Surveillant 2 : Je me sens en sécurité mais selon moi, je n’ai pas assez de moyens de défense en cas de problème, et selon mon chef, je vais me sentir plus ou moins soutenu.
16. Que conseillerez-vous à une personne qui souhaiterait exercer ce métier ? Surveillant 1 : Il faut faire un stage de découverte, il faudrait présenter et expliquer aux jeunes le métier car c'est le 1er maillon de la réinsertion d’un détenu donc ce métier est très important.

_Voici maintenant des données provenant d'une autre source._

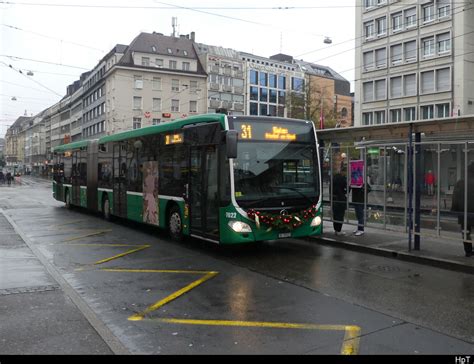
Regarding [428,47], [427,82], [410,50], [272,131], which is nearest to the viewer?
[272,131]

C'est un métier riche d’enseignement, riche de culture, riche de beaucoup de choses et on ne le met pas assez en valeur car trop souvent, on nous met le titre de gardien de prison pourtant ce terme n’existe plus on parle de surveillant de l’administration pénitentiaire.
Surveillant 2 : Je lui conseillerais d’avoir les nerfs solides.
17. Selon vous, la formation des surveillants pénitentiaire est-elle en adéquation avec la réalité?
Surveillant 1 : La formation se passe en 2 phases, phase théorique et phase pratique qui permet de combler les lacunes.
L'ENAP nous offre aussi une formation pratique, cette pratique dans les établissements pénitentiaires permet d’apprendre les ficelles du métier. La théorie et la pratique font qu’on arrive en détention avec la « 1ère couche de peinture » et l’expérience permet d’avoir les autres « couches de peinture ». La formation tient la route.
Surveillant 2 : La formation est bien mais durant la formation, on me présente un profil type de détenu alors qu’il existe beaucoup de profils totalement différents. Je ne suis pas assez confronté à la dure réalité.
18. Durant votre carrière, qu’est-ce qui vous a le plus marqué ? Surveillant 1 : Une réflexion d'un détenu : « vous savez moi j’en ai pris pour 1 an mais vous vous avez pris pour perpète ». Le détenu sort de prison au bout d’un certain temps mais en tant qu'agent pénitentiaire, on n'en sort qu'à la retraite.
Surveillant 2 : Les mouvements de grève en 2018, où toutes les prisons avaient été bloquées pour revendiquer les agressions subies pendant un mois et demi/ deux mois. Plus aucune prison ne tournait. Les CRS s’occupaient des prisons à la place des agents.
19. En temps de crise sanitaire, comment se déroule le travail d’un surveillant pénitentiaire ?
Surveillant 1 : Il y a un protocole mis en place et respecté par les détenus. Le port du masque, tout le monde y gagne donc tout le monde joue le jeu, il n'y a pas de problèmes majeurs relatifs au protocole de santé. Le protocole est relativement bien respecté (gel à disposition, masques à disposition, moyens de désinfection mis à disposition). L'hygiène est bien suivie car tout le monde ne veut pas être contaminé.
Surveillant 2 : Il y a le port du masque toute la journée, aux parloirs il y a du nettoyage à chaque passage du détenu, les agents ont bien plus de travail (concernant les vêtements, le sac de linge est stocké pendant 48 h avant de le rendre aux détenus).
20. Quelle vision avez-vous de votre métier? Surveillant 1 : C'est un très beau métier qui pourrait être encore mieux si on se donnait les moyens. En tant que surveillant, le métier est intéressant et on peut s’investir à 100% mais il faut être conscient des risques potentiels. Pour réussir ce métier, il faut le comprendre mais le problème c’est le décalage existant avec la réalité. Le problème c’est qu'on ne prend pas en compte l’avis des agents pénitentiaires car c’est les politiques qui conditionnent les choses et pas les surveillants. C’est le Covid-19 qui a fait qu’on a libéré X détenus c’est pas les surveillants.
Surveillant 2 : C’est un métier passionnant mais contraignant niveau horaire et également physiquement et mentalement.